• EXCERPT PROVIDED:
******
2014-01-07



The 59.6-carat Pink Star diamond lived up to its hype by selling for a world record price of approximately $83.4 million at Sotheby’s Geneva Magnificent Jewels sale.

When introducing the internally flawless fancy pink vivid diamond, David Bennett, chairman of Sotheby’s Jewellery Division in Europe and the Middle East, called it “one of the most remarkable gems to ever appear at auction.” The gem was mined by De Beers in Africa in 1999 and received the highest possible colour and clarity rating from the Gemological Institute of America (GIA). It weighed 132.5 carats in the rough, and was cut and polished over a period of two years by Steinmetz Diamonds





Christie’s Geneva sold the largest fancy vivid orange diamond ever offered at auction, weighing 14.82 carats, for a record $35,540,612, or $2.4 million per carat. The sale set a world record price per carat for any diamond sold at auction, as well as a world record price for an orange diamond.
******
• Excerpt from a data file:
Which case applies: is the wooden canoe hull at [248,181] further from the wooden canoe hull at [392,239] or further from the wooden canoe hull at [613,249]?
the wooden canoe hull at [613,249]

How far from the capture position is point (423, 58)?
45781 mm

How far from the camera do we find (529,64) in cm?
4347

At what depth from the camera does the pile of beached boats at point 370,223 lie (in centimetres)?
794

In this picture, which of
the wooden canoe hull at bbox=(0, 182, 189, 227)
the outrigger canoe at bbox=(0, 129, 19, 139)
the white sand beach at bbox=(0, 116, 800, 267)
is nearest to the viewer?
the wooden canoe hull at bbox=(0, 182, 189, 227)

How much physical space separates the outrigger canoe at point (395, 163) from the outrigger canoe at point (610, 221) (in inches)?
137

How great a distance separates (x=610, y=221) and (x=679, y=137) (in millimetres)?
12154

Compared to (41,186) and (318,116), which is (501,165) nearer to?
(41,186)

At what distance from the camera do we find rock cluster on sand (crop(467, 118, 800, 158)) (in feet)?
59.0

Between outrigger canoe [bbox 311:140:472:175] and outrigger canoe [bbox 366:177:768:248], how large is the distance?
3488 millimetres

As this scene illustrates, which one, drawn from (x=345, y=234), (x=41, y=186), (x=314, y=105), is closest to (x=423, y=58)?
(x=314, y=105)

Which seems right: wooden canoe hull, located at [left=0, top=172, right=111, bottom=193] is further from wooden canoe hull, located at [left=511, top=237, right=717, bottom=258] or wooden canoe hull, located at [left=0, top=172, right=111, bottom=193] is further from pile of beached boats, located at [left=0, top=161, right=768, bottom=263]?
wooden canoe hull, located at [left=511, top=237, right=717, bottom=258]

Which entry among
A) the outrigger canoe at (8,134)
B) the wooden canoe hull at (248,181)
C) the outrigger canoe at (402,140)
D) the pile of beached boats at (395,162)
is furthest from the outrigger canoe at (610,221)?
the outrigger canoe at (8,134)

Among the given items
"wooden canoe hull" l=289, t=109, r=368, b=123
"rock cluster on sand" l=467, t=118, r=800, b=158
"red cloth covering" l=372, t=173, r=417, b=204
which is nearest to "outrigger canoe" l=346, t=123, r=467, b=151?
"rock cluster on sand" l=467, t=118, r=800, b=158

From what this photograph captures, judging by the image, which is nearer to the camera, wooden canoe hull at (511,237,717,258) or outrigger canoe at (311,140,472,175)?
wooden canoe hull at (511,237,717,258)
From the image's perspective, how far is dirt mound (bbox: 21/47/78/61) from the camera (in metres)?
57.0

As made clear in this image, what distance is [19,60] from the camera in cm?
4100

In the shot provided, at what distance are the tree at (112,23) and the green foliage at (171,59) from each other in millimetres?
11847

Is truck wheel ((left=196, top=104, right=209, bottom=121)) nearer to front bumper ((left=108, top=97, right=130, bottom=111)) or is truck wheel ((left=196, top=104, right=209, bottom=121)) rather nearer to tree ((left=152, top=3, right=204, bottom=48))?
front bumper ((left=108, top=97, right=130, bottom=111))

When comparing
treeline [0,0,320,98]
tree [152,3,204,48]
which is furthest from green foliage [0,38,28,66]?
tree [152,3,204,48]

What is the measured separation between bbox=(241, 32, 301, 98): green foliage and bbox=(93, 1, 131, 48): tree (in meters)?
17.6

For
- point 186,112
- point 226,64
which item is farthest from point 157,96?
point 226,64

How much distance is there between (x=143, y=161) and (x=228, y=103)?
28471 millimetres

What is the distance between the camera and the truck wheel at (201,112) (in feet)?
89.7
******
• WHAT YOU WILL DO:
(A) According to the diamond auction report, how much did the Pink Star weigh in the rough?
(B) Resume the diamond auction report from the point where it stops.

• EXERCISE RESPONSES:
(A) 132.5 carats

(B)
François Curiel, International Head of Christie's Jewellery Department, said: “Time and again, a stone will appear on the market that is truly a miracle of nature. The 14.82-carat orange diamond is one such a stone, a rare gem, which will perhaps only be seen once in a lifetime."

A 118.28-carat, D flawless, type IIa oval-shaped diamond sold for $30.06 million, or $254,000 per carat, at Sotheby's Hong Kong sale of magnificent jewels.

Sotheby’s said the 118.28-carat diamond was the largest oval-shaped, D, flawless or internally flawless diamond ever graded by the GIA.

The most expensive necklace ever made was put on sale at Singapore's JewelFest show. It is estimated to bring $55 million.

The jewelry, known as L'Incomparable, features a large internally flawless brown diamond weighing 407 carats suspended from a rose gold setting with 90 white diamonds. It is 637 carats in total. The necklace was made by luxury jeweler Mouawad and features a yellow, with 90 white diamonds weighing nearly 230 carats. The rough stone was found in a pile of mining tailings by a young girl in the Democratic Republic of Congo.

In April, a 25.5 ct. blue diamond was recovered by Petra Diamonds Limited at the Cullinan mine in South Africa.

The rough stone sold for $16,910,180 (US$663,144 per carat).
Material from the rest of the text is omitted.